More generally, I would like to have a function that takes a formula and returns that formula with all terms that match "^x$" replaced by "x_part1" and "x_part2". Here's my current solution, but it just feels so kludgey...

my.formula <- fruit ~ apple + banana
var.to.replace <- 'apple'
my.terms <- labels(terms(my.formula))
new.terms <- paste0('(', 
                    paste0(var.to.replace, 
                           c('_part1', '_part2'),
                           collapse = '+'),
                    ')')
new.formula <- reformulate(termlabels = gsub(pattern = var.to.replace,
                                             replacement = new.terms,
                                             x = my.terms),                                 
                           response = my.formula[[2]])

An additional caveat is that the input formula may be specified with interactions.

y ~ b*x + z

should output one of these (equivalent) formulae

y ~ b*(x_part1 + x_part2) + z
y ~ b + (x_part1 + x_part2) + b:(x_part1 + x_part2) + z
y ~ b + x_part1 + x_part2 + b:x_part1 + b:x_part2 + z

MrFlick has advocated the use of

substitute(y ~ b*x + z, list(x=quote(x_part1 + x_part2)))

but when I have stored the formula I want to modify in a variable, as in

my.formula <- fruit ~ x + banana

This approach seems to require a little more massaging:

substitute(my.formula, list(x=quote(apple_part1 + apple_part2)))
# my.formula

The necessary change to that approach was:

do.call(what = 'substitute',
        args = list(apple, list(x=quote(x_part1 + x_part2))))

But I can't figure out how to use this approach when both 'x' and c('x_part', 'x_part2') are stored in variables with names, eg var.to.replace and new.terms above.

Answer 1

You can use the substitute function for this

substitute(y ~ b*x + z, list(x=quote(x_part1 + x_part2)))
# y ~ b * (x_part1 + x_part2) + z

Here we use the named list to tell R to replace the variable x with the expression x_part1 + x_part2

Answer 2

You can write a recursive function to modify the expression tree of the formula:

replace_term <- function(f, old, new){
  n <- length(f)
  if(n > 1) {
    for(i in 1:n) f[[i]] <- Recall(f[[i]], old, new)

    return(f)
  }

  if(f == old) new else f
}

Which you can use to modify eg interactions:

> replace_term(y~x*a+z - x, quote(x), quote(x1 + x2))
y ~ (x1 + x2) * a + z - (x1 + x2)

Answer 3

How about working with the formula as a string?
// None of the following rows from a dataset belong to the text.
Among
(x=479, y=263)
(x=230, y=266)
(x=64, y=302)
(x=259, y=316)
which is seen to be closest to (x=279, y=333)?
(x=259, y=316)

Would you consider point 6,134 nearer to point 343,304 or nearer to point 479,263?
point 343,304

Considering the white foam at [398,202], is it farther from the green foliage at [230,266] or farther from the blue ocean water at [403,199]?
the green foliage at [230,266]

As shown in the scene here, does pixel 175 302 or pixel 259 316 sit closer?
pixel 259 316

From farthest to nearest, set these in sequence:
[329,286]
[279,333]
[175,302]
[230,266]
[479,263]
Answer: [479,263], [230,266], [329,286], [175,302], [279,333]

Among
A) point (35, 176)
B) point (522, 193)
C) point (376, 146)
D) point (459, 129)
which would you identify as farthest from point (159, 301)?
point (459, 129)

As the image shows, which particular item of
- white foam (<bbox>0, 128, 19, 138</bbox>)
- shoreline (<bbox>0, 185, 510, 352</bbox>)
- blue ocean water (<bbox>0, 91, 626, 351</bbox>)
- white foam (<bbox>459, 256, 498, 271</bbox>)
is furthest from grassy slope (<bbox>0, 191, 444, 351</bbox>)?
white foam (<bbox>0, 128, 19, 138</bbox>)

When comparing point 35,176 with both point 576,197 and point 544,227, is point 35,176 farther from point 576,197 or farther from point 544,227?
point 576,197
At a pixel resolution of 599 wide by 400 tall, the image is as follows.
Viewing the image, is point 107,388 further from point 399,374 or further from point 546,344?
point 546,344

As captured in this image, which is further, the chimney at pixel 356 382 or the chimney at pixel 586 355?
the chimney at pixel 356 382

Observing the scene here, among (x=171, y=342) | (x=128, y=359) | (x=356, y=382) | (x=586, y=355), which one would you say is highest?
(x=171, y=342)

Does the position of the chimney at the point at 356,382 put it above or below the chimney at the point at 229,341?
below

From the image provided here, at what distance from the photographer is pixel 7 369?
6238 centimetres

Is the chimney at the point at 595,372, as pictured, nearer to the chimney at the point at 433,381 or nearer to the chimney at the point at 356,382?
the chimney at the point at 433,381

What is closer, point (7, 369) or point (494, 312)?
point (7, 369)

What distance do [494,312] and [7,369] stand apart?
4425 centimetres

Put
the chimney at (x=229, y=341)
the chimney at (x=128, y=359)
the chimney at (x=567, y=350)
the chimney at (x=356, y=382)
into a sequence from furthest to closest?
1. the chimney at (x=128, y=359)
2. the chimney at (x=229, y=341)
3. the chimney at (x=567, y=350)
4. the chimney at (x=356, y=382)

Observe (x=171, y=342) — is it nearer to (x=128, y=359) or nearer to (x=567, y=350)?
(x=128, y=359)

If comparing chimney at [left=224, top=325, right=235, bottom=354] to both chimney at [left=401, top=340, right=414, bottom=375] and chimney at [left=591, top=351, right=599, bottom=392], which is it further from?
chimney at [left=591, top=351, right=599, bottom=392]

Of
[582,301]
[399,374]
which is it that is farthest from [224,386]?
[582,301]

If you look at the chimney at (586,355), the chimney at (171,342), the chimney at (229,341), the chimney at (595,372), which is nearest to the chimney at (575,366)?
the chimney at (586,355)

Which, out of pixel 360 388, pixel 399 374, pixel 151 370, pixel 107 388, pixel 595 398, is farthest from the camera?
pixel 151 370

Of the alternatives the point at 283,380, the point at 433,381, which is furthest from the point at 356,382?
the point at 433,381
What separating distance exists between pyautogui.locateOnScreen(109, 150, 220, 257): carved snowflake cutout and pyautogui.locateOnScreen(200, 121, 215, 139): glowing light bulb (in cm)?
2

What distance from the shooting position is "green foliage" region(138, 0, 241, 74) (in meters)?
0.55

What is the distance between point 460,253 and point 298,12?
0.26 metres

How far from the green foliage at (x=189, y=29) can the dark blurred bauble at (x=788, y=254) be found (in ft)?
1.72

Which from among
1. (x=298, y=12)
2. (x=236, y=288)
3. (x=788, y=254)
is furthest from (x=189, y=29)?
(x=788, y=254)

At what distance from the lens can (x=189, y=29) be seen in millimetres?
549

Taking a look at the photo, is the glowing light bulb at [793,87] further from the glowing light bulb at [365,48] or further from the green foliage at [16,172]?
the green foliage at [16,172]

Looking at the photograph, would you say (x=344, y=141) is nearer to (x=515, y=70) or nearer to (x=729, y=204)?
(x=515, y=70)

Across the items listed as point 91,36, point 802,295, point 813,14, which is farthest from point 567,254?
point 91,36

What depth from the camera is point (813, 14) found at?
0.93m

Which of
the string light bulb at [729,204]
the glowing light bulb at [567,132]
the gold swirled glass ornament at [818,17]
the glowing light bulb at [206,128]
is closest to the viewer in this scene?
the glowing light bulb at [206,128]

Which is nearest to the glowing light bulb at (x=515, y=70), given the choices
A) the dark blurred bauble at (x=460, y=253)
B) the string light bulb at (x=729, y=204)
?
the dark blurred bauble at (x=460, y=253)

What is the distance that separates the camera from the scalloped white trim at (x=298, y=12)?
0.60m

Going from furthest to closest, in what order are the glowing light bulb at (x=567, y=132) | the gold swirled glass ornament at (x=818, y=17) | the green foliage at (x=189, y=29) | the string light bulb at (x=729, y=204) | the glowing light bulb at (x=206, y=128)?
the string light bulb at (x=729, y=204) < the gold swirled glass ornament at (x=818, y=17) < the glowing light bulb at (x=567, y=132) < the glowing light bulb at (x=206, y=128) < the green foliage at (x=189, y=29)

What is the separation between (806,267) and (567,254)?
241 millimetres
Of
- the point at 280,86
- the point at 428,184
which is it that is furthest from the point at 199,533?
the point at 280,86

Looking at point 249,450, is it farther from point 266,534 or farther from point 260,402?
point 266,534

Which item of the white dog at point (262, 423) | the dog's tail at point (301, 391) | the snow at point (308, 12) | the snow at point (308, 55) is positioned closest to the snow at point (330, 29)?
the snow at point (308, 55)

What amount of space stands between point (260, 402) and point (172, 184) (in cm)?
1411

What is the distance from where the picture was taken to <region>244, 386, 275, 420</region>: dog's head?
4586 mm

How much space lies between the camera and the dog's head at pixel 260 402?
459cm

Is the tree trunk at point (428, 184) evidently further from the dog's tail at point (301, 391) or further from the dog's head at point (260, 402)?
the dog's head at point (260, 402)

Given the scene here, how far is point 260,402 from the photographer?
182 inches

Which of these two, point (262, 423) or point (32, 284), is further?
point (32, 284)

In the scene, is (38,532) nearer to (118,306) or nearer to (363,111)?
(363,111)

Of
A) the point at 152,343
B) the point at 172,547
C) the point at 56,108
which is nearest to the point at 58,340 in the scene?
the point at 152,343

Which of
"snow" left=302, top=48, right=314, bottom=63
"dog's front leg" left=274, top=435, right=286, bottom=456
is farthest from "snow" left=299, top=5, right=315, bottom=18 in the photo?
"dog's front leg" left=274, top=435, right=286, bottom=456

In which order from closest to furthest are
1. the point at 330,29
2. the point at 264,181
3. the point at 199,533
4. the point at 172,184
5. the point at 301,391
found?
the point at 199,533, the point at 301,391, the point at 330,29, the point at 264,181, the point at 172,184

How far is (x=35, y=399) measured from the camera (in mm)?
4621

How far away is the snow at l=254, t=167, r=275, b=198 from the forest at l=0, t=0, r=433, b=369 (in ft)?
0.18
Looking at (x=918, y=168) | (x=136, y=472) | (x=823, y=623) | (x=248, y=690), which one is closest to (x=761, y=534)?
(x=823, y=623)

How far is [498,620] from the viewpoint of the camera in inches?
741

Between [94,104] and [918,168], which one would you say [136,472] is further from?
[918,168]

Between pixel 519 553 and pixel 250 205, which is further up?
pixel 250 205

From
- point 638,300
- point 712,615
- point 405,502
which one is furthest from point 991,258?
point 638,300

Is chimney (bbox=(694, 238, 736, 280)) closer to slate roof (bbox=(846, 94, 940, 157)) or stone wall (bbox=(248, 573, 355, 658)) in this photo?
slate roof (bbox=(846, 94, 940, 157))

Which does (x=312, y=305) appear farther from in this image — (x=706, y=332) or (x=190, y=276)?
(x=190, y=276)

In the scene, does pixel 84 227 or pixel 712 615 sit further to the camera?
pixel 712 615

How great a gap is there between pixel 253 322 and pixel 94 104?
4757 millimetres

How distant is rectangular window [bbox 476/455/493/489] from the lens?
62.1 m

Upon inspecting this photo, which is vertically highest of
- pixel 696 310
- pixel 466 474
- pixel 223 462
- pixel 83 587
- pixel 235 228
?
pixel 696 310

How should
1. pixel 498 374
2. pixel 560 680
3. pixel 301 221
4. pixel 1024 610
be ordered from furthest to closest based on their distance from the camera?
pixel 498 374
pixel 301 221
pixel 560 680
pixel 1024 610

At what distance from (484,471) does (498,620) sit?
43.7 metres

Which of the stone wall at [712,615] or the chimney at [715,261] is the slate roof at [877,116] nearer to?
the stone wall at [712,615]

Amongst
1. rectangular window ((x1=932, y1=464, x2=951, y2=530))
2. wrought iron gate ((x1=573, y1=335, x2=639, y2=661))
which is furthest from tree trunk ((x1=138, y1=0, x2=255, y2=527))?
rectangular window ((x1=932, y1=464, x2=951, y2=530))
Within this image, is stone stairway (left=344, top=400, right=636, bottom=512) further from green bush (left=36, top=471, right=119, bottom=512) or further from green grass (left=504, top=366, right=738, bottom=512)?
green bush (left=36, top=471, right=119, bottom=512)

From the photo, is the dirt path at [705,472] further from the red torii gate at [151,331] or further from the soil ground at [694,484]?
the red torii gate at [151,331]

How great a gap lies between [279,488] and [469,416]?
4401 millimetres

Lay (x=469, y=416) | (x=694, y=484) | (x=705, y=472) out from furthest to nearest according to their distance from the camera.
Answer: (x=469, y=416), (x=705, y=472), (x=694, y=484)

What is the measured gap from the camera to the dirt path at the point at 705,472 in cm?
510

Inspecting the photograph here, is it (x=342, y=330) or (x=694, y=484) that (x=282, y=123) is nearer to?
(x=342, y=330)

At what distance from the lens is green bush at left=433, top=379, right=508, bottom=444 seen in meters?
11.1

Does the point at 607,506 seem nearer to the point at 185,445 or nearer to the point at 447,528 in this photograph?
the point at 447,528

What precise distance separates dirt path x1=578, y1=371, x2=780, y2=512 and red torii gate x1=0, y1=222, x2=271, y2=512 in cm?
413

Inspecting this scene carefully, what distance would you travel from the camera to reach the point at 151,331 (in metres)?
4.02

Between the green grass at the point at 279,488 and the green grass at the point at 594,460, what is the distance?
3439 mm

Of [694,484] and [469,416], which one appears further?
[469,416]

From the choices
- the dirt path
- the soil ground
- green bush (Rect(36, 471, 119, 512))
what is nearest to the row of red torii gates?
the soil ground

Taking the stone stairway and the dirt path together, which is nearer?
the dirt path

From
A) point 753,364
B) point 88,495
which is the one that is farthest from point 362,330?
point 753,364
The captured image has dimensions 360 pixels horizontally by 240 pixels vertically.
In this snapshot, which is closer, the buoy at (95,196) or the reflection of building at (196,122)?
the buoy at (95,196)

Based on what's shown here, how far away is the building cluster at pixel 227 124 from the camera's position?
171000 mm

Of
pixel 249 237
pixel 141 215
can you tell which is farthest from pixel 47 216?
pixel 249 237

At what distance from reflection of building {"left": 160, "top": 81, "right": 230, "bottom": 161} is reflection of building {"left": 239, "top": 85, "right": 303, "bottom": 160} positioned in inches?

Many base R models like lm() accept a string formulas (and you can always use formula() otherwise). In this case, you can use something like gsub() :

f1 <- "y ~ x + z"
f2 <- "y ~ b*x + z"

gsub("x", "(x_part1 + x_part2)", f1)
#> [1] "y ~ (x_part1 + x_part2) + z"

gsub("x", "(x_part1 + x_part2)", f2)
#> [1] "y ~ b*(x_part1 + x_part2) + z"

For example, with mtcars data set, and say we want to replace mpg (x) with disp + hp (x_part1 + x_part2):

f1 <- "qsec ~ mpg + cyl"
f2 <- "qsec ~ wt*mpg + cyl"

f1 <- gsub("mpg", "(disp + hp)", f1)
f2 <- gsub("mpg", "(disp + hp)", f2)

lm(f1, data = mtcars)
#> 
#> Call:
#> lm(formula = f1, data = mtcars)
#> 
#> Coefficients:
#> (Intercept)         disp           hp          cyl  
#>    22.04376      0.01017     -0.02074     -0.56571

lm(f2, data = mtcars)
#> 
#> Call:
#> lm(formula = f2, data = mtcars)
#> 
#> Coefficients:
#> (Intercept)           wt         disp           hp          cyl  
#>   20.421318     1.554904     0.026837    -0.056141    -0.876182  
#>     wt:disp        wt:hp  
#>   -0.006895     0.011126

Answer 4

If you just want to modify main effects, you can subtract x, and add in the two new variables.

> f <- y ~ x + z
> update(f, .~.-x+x_part1 + x_part2)
y ~ z + x_part1 + x_part2

Answer 5

As requested by rcorty , storing 'x' and c('x_part', 'x_part2') in var.to.replace and new.terms , respectively, and adotping MrFlick 's suggestion to use setNames , we could perhaps do the following:

my.formula <- fruit ~ x + banana
var.to.replace <- "x"
new.terms <-  c('x_part', 'x_part2') 
new.terms1 <- paste(new.terms, collapse="+")
do.call("substitute", list(my.formula, setNames(list(str2lang(new.terms1)), var.to.replace))) 

> fruit ~ x_part + x_part2 + banana

As an aside, I have found Paul Johnson's Rchaeology (Section 2.1) relevant, educational, and entertaining.